Is the cease-fire announced Monday in Syria likely to have a significant impact in that destroyed nation? Most likely no, but doing nothing is not an option.
US Secretary of State John Kerry and his Russian counterpart Sergie Lavrov announced the agreement in Jordan, with Mr. Lavrov representing the government of Bashar al-Assad and the US speaking for the assorted rebel groups that oppose President al-Assad in the five-year civil war that has killed an estimated 250,000 people. The cease-fire is supposed to take effect on Saturday.
The cease-fire does not and cannot apply to either the Islamic State (ISIS) or the al-Qaida-backed Nusra Front, terrorist groups with no legal standing in Syria and no interest in negotiating anyway. Violence will continue regardless of the cease-fire, and indeed on Sunday, 87 people were killed by car bombs in Damascus and 59 people died the same way in Horns. ISIS claimed credit for the bombings in both cities.

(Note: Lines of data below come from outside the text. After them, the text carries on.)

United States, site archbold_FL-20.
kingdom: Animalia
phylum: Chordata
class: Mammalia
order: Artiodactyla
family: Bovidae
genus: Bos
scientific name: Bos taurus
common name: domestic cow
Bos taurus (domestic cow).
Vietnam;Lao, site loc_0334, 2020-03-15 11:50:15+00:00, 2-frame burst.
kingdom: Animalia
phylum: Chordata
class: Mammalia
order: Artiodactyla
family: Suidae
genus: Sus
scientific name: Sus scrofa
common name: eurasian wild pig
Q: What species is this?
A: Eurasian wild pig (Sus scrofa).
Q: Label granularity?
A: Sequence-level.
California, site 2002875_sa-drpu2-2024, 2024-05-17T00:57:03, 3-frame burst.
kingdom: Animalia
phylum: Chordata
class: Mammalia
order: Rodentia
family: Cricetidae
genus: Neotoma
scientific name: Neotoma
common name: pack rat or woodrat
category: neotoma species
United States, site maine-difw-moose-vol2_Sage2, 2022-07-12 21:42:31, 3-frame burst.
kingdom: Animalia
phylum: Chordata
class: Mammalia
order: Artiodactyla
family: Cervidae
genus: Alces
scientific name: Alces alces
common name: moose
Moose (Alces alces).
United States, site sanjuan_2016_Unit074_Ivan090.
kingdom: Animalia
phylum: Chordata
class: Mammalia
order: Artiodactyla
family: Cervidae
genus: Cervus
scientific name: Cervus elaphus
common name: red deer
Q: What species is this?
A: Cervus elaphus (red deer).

President al-Assad, the ultimate source of the chaos in Syria, describes the rebels who oppose him as terrorists, which limits optimism about the cease-fire holding for long. Air strikes launched against rebel groups by Russia, the Syrian president's only real ally, have dramatically worsened matters in the country, and the cease-fire agreement indicates that Russia may be weary of the endless fight. This offers some hope that Mr. al-Assad will cooperate.
Aside from the horrific loss of life, the conflict in Syria has forced millions to flee the war-torn nation, fueling the refugee crisis threatening European unity. While ISIS and al-Qaida, which moved into the vacuums created by war in Syria and Iraq, have experienced losses recently, they continue to do grievous harm.
A successful cease-fire among the al-Assad regime and rebel groups would enable the United States and its allies, and maybe Russia, to focus on ISIS and al-Qaida. All parties need it to hold, but in Syria, described as a "fractured state on the brink of collapse" Monday by a UN commission, chaos, war and bloodshed have become the norm.